(Spatial question entries)
==========
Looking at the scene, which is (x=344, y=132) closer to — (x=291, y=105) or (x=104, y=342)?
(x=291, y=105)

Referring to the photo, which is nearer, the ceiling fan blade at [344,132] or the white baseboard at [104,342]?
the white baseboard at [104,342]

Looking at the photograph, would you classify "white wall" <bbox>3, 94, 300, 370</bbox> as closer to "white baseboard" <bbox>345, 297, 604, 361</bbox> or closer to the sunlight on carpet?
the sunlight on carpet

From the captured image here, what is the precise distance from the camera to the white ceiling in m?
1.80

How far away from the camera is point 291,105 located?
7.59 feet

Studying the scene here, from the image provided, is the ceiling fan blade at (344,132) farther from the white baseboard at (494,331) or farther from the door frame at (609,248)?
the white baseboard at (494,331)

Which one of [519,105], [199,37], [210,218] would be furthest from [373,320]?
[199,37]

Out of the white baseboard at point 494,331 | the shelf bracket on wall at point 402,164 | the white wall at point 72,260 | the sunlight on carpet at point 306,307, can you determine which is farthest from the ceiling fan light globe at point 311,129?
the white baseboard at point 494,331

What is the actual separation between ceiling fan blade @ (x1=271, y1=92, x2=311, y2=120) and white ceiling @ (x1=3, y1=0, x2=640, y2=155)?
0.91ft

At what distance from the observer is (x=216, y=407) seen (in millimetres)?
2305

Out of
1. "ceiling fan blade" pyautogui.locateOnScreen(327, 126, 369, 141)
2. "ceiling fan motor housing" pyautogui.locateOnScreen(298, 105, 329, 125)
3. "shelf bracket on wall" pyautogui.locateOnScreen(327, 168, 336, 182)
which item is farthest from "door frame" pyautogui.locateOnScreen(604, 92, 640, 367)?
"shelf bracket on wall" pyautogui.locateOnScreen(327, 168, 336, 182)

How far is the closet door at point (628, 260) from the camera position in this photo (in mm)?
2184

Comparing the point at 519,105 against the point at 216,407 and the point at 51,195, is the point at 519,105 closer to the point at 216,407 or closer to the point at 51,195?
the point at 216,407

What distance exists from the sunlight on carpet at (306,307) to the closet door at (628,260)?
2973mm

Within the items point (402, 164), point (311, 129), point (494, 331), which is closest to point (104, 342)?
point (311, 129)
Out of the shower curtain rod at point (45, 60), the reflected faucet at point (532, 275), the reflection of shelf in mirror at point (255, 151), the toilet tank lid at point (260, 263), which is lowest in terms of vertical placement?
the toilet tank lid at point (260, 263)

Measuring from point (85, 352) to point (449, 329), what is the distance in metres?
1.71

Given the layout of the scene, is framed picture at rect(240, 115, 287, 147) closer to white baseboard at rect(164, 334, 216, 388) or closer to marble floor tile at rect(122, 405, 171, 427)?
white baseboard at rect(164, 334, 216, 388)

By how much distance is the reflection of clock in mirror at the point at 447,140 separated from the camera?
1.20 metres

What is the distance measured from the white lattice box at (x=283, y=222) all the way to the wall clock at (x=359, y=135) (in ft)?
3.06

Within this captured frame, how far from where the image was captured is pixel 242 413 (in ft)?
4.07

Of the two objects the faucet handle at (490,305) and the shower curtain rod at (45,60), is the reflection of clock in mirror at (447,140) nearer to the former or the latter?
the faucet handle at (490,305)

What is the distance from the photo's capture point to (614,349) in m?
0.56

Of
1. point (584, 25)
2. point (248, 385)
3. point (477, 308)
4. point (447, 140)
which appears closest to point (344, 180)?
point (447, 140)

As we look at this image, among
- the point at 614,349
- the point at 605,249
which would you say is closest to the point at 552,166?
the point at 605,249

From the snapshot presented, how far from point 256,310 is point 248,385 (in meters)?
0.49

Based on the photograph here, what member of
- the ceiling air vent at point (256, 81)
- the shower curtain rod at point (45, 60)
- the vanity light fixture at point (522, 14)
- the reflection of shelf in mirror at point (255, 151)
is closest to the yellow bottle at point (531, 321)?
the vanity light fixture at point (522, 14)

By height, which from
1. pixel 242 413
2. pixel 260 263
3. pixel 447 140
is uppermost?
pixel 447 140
==========
Please rewrite the stretch of the records from the line containing "By height, which from" through the end of the records, including the requests, and shift every pixel coordinate in the answers by adding 78 to it.

By height, which from
1. pixel 242 413
2. pixel 260 263
3. pixel 447 140
is uppermost?
pixel 525 218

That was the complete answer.